La mostra era stata concepita proprio per celebrare l’assegnazione di città Patrimonio dell’Umanità ed è diventata, negli anni, un progetto itinerante, ospitato in diversi Paesi, dal Canada alla Russia.
 
Tel Aviv è il simbolo per eccellenza dell’incontro fra la millenaria tradizione ebraica, rinata in Terra di Israele, e la modernità, che si riflette nello stile architettonico che caratterizza la città. I visionari fondatori di Tel Aviv avevano in mente un progetto urbanistico europeo che guardasse allo stesso tempo al passato e al futuro osserva Eldad Golan, addetto culturale dell’Ambasciata di Israele in Italia e responsabile degli eventi culturali dell’anniversario – così si è sviluppata una città cosmopolita, vivace, aperta allo scambio e in parte integrata nel contesto geografico e culturale del Mediterraneo. Ho voluto questa mostra come evento cardine per celebrare i 70 anni di Israele e per far conoscere meglio la Città Bianca e il mio Paese. ”
 
Guardando il centro della città attraverso le mappe esposte e le foto aeree d’epoca, si intuisce l’armonia del disegno urbano che domina e asseconda la costa del Mediterraneo e si scorge un ombelico da cui si irradiano i boulevard: è l’esagonale piazza Dizengoff, attorno alla quale l’architetta Genia Averbuch negli anni ’30 ha voluto solo edifici rotondi e con ampie terrazze, un’impronta femminile a cui il pool di oltre 70 tra architetti, ingegneri e progettisti si è attenuto scrupolosamente. Una trasposizione urbanistica che ricalca le sei punte della Stella di David. Un luogo che, in tempi recenti, ha subito pesanti interventi e sulla cui area è in corso un recupero conservativo molto importante.
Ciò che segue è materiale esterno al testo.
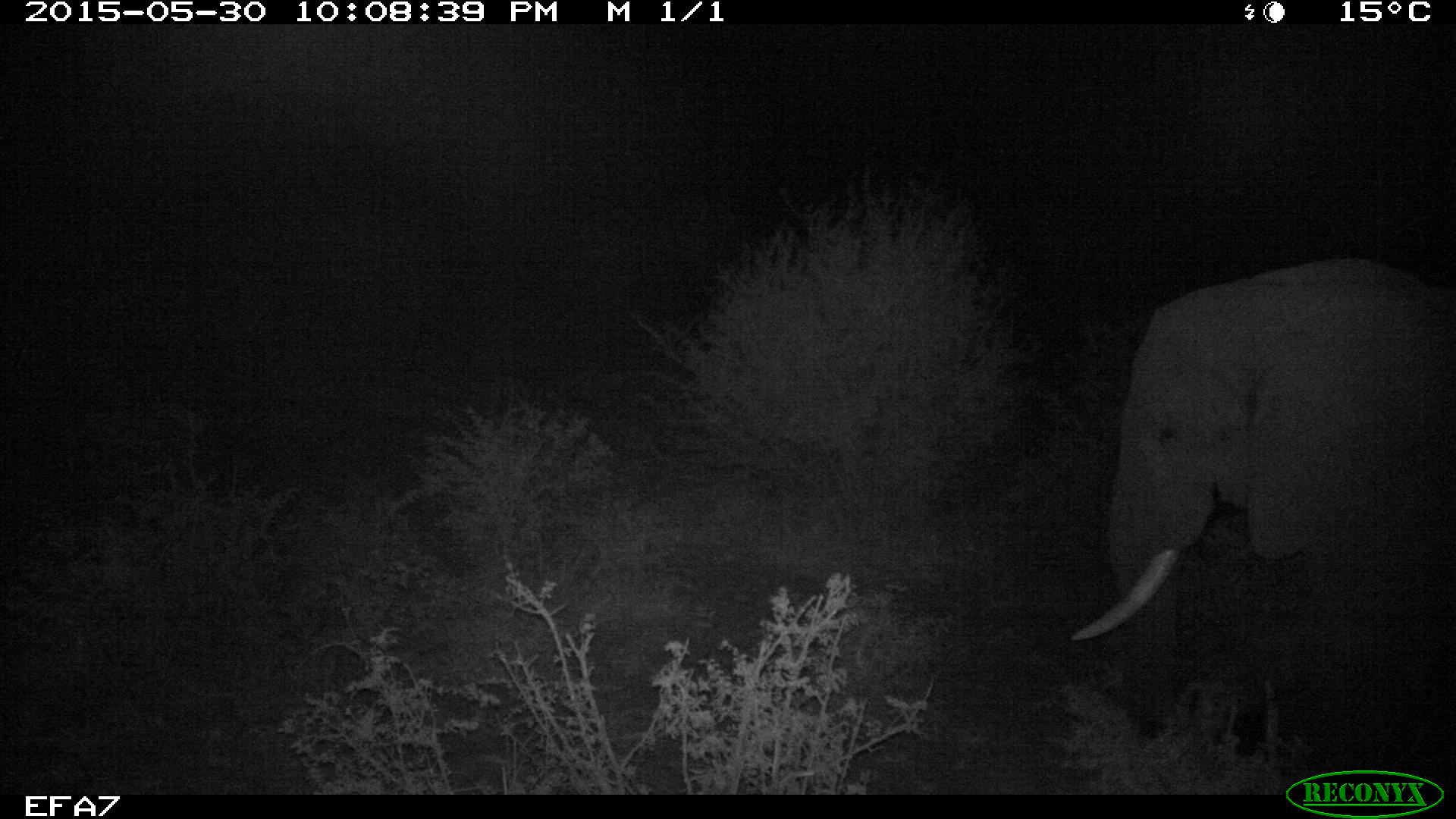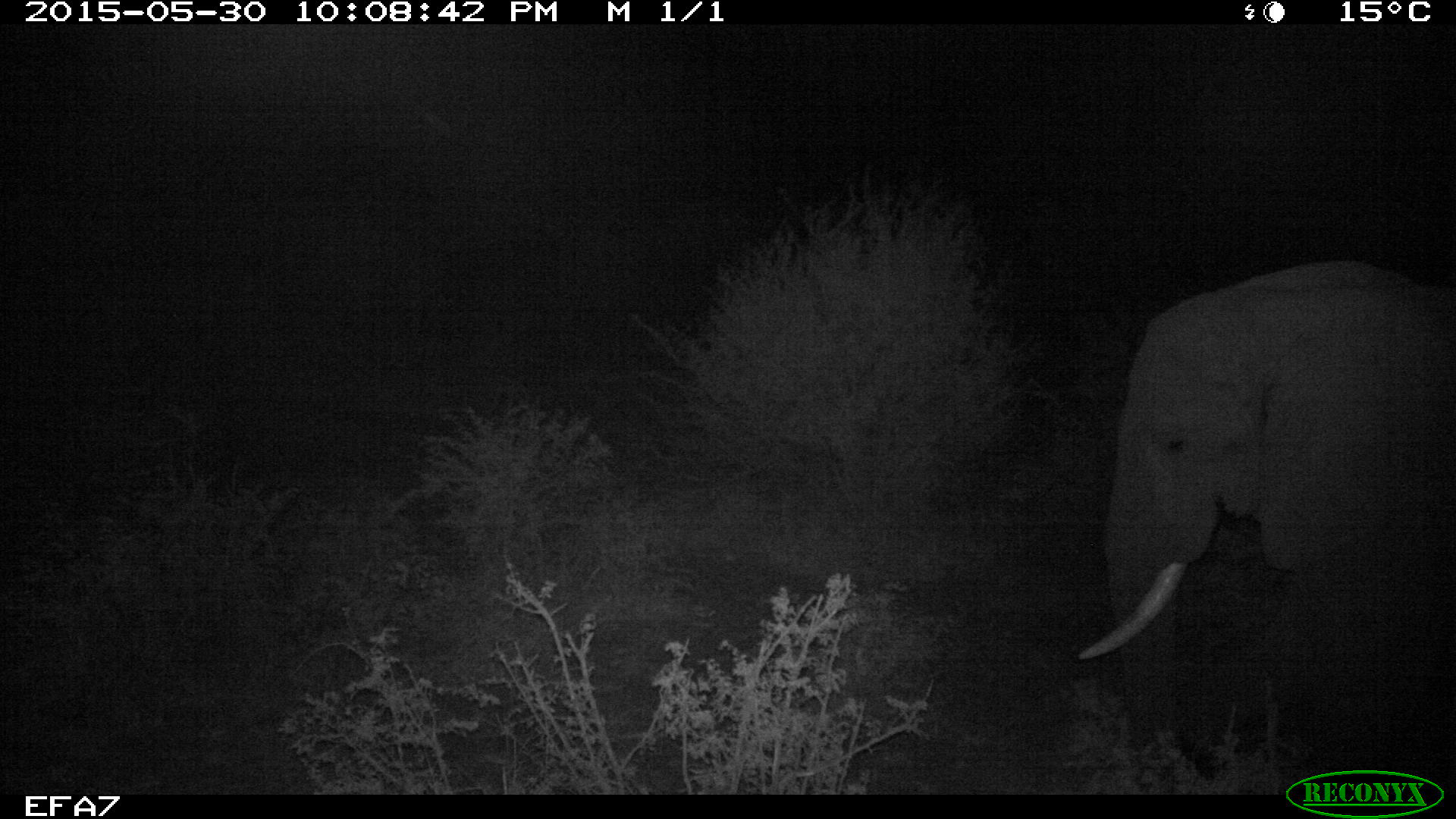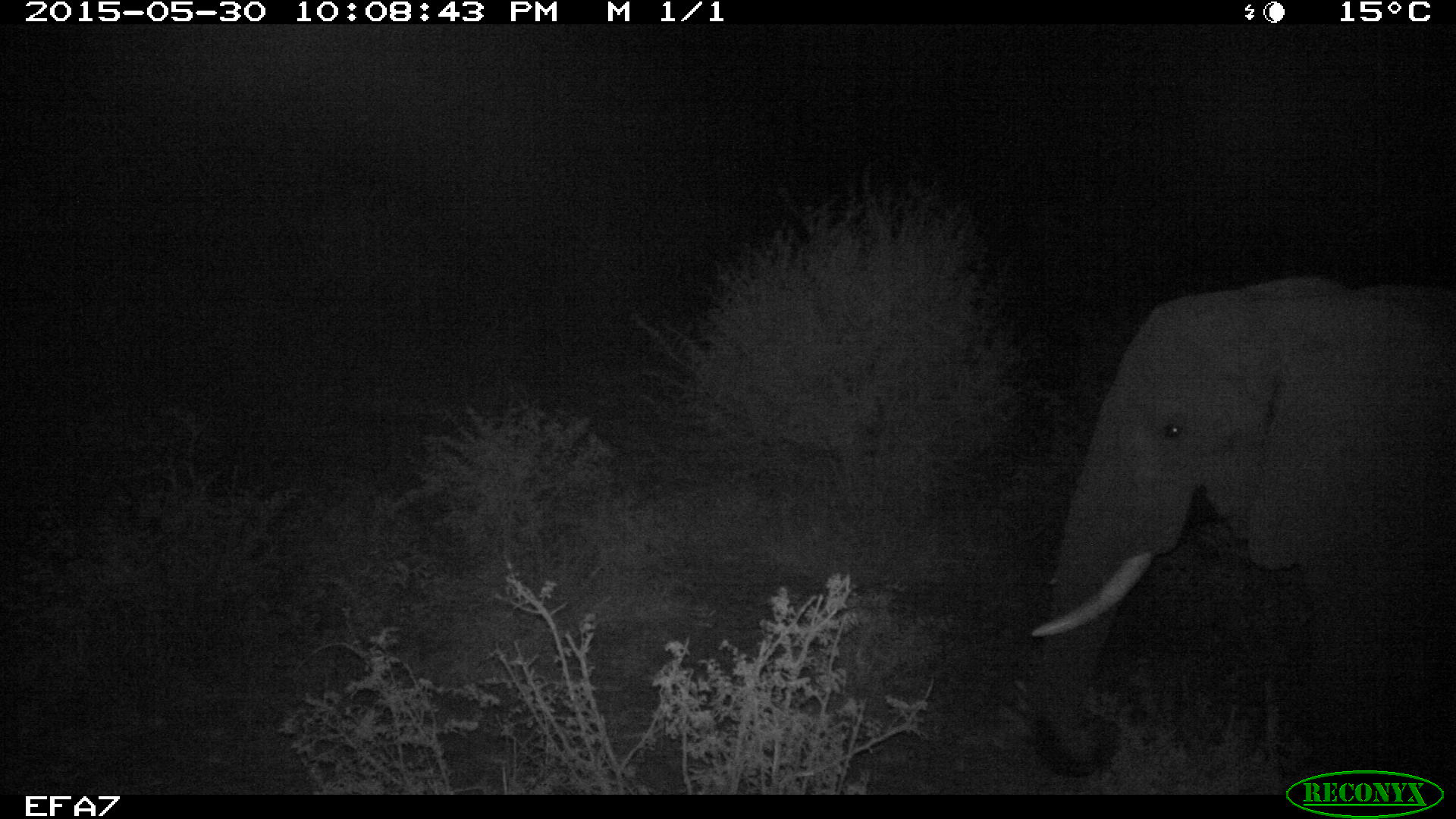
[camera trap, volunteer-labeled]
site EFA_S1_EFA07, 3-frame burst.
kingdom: Animalia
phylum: Chordata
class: Mammalia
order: Proboscidea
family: Elephantidae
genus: Loxodonta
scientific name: Loxodonta africana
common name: african bush elephant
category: elephant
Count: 1.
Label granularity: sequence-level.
Il lavoro sarà illustrato nella mostra di Roma con una video proiezione inedita, così come sarà proiettato per la prima volta un corto sulla trasformazione della Villa Weizman progettata dall’architetto Erich Mendelsohn.
 
Interessante anche la sezione dedicata alle influenze europee, dove si citano i lavori dell’italiano, Giuseppe Terragni, che ha influenzato lo stile progettuale dell’architetto Zeev Rechter il quale disegnò alcuni edifici iconici della città come l’Auditorium Mann e il Padiglione d’arte contemporanea Helena Rubinstein e, negli anni ’30, Engel House.
 
                                                                                                                                                                                      
Ingresso gratuito dal martedì al venerdì e ogni prima domenica del mese.
Sabato e domenica biglietto ordinario.